◆ **Exercise**
Switch every "dormer window" to "attic window" in the entries below, and reproduce them with everything else left as it is.

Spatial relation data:
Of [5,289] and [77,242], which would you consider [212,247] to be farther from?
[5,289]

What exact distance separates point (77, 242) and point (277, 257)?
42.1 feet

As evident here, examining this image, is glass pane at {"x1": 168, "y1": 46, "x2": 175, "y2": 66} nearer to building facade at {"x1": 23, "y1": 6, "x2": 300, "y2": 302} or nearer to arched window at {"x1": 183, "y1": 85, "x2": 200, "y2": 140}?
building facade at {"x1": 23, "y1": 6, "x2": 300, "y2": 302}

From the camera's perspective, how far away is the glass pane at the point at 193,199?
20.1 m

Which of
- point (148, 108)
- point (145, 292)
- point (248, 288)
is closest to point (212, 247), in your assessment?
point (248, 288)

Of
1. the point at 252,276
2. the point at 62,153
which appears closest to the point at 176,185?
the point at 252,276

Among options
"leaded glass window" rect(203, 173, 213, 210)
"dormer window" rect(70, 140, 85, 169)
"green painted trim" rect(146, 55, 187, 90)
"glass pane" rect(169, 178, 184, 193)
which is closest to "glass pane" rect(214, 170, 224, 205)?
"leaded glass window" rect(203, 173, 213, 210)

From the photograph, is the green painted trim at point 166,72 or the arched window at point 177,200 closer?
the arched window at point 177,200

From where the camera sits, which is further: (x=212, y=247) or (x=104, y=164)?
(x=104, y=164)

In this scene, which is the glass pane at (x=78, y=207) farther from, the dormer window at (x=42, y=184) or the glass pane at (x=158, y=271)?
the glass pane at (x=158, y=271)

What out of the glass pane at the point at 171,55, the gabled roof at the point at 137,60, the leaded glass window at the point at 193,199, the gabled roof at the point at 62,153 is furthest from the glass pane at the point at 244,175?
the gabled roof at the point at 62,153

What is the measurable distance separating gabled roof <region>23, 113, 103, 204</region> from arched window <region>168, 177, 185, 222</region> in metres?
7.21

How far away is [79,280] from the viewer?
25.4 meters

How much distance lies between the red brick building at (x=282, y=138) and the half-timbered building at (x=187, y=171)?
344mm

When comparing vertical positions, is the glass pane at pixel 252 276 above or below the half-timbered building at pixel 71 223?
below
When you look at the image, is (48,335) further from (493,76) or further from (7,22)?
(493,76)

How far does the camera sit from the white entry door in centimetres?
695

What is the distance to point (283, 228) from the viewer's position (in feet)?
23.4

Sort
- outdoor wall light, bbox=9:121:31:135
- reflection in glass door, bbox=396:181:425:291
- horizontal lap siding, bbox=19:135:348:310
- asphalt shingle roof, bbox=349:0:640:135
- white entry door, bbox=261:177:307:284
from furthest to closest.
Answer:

◆ **Answer below**
Of [5,289] and [77,242], which would you consider [212,247] to be farther from?
[5,289]

What exact distance separates point (77, 242) and point (277, 257)?
42.1 feet

As evident here, examining this image, is glass pane at {"x1": 168, "y1": 46, "x2": 175, "y2": 66} nearer to building facade at {"x1": 23, "y1": 6, "x2": 300, "y2": 302} or nearer to arched window at {"x1": 183, "y1": 85, "x2": 200, "y2": 140}?
building facade at {"x1": 23, "y1": 6, "x2": 300, "y2": 302}

From the camera's perspective, how far away is the glass pane at the point at 193,199?
20.1 m

Which of
- point (148, 108)
- point (145, 292)
- point (248, 288)
is closest to point (212, 247), in your assessment?
point (248, 288)

Of
1. the point at 252,276
2. the point at 62,153
which appears closest to the point at 176,185?
the point at 252,276

Among options
"leaded glass window" rect(203, 173, 213, 210)
"attic window" rect(70, 140, 85, 169)
"green painted trim" rect(146, 55, 187, 90)
"glass pane" rect(169, 178, 184, 193)
which is closest to "glass pane" rect(214, 170, 224, 205)?
"leaded glass window" rect(203, 173, 213, 210)

From the photograph, is the green painted trim at point 166,72 or the arched window at point 177,200 closer?
the arched window at point 177,200

From where the camera sits, which is further: (x=212, y=247) or (x=104, y=164)?
(x=104, y=164)

In this scene, which is the glass pane at (x=78, y=207) farther from, the attic window at (x=42, y=184) or the glass pane at (x=158, y=271)?
the glass pane at (x=158, y=271)

What out of the glass pane at the point at 171,55, the gabled roof at the point at 137,60, the leaded glass window at the point at 193,199, the gabled roof at the point at 62,153 is furthest from the glass pane at the point at 244,175?
the gabled roof at the point at 62,153

What is the measurable distance separating gabled roof <region>23, 113, 103, 204</region> from arched window <region>168, 177, 185, 222</region> in metres?
7.21

How far away is [79,280] from the viewer?
25.4 meters

How much distance lies between the red brick building at (x=282, y=138) and the half-timbered building at (x=187, y=171)?
344mm

When comparing vertical positions, is the glass pane at pixel 252 276 above or below the half-timbered building at pixel 71 223?
below
When you look at the image, is (48,335) further from (493,76) or further from (7,22)?
(493,76)

How far does the camera sit from the white entry door in centimetres?
695

What is the distance to point (283, 228) from the viewer's position (in feet)?
23.4

Sort
- outdoor wall light, bbox=9:121:31:135
- reflection in glass door, bbox=396:181:425:291
- horizontal lap siding, bbox=19:135:348:310
- asphalt shingle roof, bbox=349:0:640:135
- white entry door, bbox=261:177:307:284
from furthest to closest.
Answer:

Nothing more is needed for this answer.